Date: Tue 23 Dec, 2025

Financial Performance (Q2 FY26 vs Q1 FY25): IndusInd General Insurance reported a moderated financial performance in Q2 FY26, with total revenue declining by 5.7% to ₹2,166 crore, compared to ₹2,296 crore in Q1 FY25. The dip suggests a slight contraction in top-line growth during the period. Profit After Tax (PAT) declined by 9.6% to ₹120.5 crore, compared to ₹133.36 crore in Q1 FY25. Consequently, Earnings Per Share (EPS) decreased by 10.3% to ₹4.51, from ₹5.03 in the previous period. The simultaneous decline in revenue and profitability points to potential pressures on premium collections or investment income, impacting the overall bottom line.


Operational Metrics (Q2 FY26): Operational performance highlights a substantial volume of business activities. The total number of policies issued during the current year stood at 49,70,736, indicating a very strong market presence. Claims activity was also significant, with 27,13,250 claims registered during the current year. Service efficiency metrics showed 1.16 policy-related complaints per 10,000 policies and 4.44 claim-related complaints per 10,000 claims. The grievance redressal mechanism appeared robust, with the majority of pending complaints (1,205) being less than 15 days old, reflecting a focus on timely resolution.

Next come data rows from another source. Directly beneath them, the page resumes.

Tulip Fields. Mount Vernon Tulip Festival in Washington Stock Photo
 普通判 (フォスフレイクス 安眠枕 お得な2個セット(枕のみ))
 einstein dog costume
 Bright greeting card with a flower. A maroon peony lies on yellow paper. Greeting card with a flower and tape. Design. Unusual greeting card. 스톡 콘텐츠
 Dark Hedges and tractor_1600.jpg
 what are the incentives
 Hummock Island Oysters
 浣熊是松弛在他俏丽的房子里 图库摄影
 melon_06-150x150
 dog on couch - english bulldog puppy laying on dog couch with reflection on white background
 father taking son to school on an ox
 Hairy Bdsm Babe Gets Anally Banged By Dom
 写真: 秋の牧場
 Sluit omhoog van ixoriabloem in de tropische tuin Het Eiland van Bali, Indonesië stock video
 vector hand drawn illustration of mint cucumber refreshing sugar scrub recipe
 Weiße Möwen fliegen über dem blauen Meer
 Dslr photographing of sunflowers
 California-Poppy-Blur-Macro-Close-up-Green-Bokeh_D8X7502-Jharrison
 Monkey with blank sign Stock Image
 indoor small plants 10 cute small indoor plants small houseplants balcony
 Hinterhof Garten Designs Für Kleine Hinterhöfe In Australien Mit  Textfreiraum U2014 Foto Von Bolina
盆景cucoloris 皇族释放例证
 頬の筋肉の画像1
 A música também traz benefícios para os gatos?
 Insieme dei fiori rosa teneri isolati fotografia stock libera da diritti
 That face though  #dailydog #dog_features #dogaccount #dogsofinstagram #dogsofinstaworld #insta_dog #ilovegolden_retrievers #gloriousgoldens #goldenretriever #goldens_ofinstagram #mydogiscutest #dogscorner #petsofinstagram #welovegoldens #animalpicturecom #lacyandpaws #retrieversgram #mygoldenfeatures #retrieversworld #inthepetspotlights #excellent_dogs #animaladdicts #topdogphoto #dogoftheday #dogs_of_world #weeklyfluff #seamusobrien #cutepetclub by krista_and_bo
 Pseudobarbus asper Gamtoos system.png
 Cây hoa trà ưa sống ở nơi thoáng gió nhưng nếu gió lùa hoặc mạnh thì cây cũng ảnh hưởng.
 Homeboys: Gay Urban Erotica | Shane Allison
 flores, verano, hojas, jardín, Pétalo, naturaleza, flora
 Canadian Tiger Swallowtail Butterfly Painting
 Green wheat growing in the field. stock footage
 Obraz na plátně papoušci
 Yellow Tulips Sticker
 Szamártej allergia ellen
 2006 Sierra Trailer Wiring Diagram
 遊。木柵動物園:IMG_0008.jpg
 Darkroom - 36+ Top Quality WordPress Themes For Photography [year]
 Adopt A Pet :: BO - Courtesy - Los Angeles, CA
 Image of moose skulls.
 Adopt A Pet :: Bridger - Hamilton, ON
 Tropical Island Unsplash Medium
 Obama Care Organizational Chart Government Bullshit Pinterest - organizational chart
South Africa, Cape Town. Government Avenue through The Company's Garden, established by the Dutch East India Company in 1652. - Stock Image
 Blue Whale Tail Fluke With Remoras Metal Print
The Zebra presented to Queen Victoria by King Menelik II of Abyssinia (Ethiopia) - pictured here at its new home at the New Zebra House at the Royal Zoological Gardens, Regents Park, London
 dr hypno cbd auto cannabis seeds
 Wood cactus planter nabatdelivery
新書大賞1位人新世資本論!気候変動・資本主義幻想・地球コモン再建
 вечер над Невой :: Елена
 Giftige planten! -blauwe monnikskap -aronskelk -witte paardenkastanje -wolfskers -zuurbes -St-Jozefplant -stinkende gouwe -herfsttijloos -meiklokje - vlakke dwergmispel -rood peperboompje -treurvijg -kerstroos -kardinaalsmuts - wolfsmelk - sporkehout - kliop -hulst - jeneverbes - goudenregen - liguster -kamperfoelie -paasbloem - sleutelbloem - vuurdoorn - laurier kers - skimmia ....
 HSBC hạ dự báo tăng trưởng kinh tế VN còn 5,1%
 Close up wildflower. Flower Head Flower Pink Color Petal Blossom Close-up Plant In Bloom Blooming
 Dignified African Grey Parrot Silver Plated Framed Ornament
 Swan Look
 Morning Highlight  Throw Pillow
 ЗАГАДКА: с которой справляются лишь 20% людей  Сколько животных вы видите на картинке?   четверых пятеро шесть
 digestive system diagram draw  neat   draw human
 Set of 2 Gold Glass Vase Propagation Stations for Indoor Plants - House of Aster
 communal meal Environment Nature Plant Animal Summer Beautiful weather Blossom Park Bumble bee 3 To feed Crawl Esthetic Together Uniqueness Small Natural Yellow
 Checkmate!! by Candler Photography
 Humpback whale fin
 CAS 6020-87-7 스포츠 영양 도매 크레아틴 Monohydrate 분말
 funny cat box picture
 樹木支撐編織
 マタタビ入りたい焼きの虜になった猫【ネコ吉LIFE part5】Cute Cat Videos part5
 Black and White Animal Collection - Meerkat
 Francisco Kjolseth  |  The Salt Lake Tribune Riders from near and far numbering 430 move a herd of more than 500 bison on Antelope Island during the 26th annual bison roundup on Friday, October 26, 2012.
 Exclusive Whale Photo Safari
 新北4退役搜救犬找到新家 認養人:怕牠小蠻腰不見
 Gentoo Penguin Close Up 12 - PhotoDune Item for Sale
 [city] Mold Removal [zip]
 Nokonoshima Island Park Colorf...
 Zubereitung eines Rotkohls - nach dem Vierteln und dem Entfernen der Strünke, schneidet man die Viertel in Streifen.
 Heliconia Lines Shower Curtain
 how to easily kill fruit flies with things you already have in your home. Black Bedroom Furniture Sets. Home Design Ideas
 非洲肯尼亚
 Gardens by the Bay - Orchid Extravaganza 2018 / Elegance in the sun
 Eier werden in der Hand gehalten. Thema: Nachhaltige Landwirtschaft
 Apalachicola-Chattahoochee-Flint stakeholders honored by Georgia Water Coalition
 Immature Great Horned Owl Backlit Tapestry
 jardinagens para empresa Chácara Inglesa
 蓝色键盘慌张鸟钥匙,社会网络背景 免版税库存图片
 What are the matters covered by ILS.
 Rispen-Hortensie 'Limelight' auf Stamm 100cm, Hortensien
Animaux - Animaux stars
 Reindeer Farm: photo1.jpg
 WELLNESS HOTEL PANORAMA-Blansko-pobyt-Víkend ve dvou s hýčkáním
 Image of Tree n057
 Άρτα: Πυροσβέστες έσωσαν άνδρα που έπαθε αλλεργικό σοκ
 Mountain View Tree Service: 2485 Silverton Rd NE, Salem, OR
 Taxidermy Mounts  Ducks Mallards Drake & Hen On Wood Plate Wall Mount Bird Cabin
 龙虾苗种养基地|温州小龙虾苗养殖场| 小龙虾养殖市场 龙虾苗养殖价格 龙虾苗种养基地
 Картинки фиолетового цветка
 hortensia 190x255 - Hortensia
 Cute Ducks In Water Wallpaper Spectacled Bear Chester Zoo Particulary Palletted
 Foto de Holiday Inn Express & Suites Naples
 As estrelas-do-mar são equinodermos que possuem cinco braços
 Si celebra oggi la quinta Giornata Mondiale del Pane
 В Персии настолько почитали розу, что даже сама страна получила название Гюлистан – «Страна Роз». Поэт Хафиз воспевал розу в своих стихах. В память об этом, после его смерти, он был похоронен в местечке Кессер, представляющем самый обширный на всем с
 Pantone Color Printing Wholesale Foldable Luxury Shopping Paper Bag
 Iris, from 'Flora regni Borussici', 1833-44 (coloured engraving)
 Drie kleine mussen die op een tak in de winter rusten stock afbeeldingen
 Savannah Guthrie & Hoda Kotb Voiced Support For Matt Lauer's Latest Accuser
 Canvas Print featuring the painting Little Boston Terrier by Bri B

Strategic Developments: The company is operating under a new identity, having transitioned from Reliance General Insurance Company Limited to IndusInd General Insurance Company Limited. This rebranding likely marks a significant strategic pivot, possibly aligning with broader group objectives or ownership changes. The high volume of policies and claims underscores the company's continued operational scale despite the financial dip. While specific capital allocation details for this quarter were not highlighted in the snippets, the operational data suggests a continued emphasis on maintaining service levels and managing a vast customer base amidst the corporate transition.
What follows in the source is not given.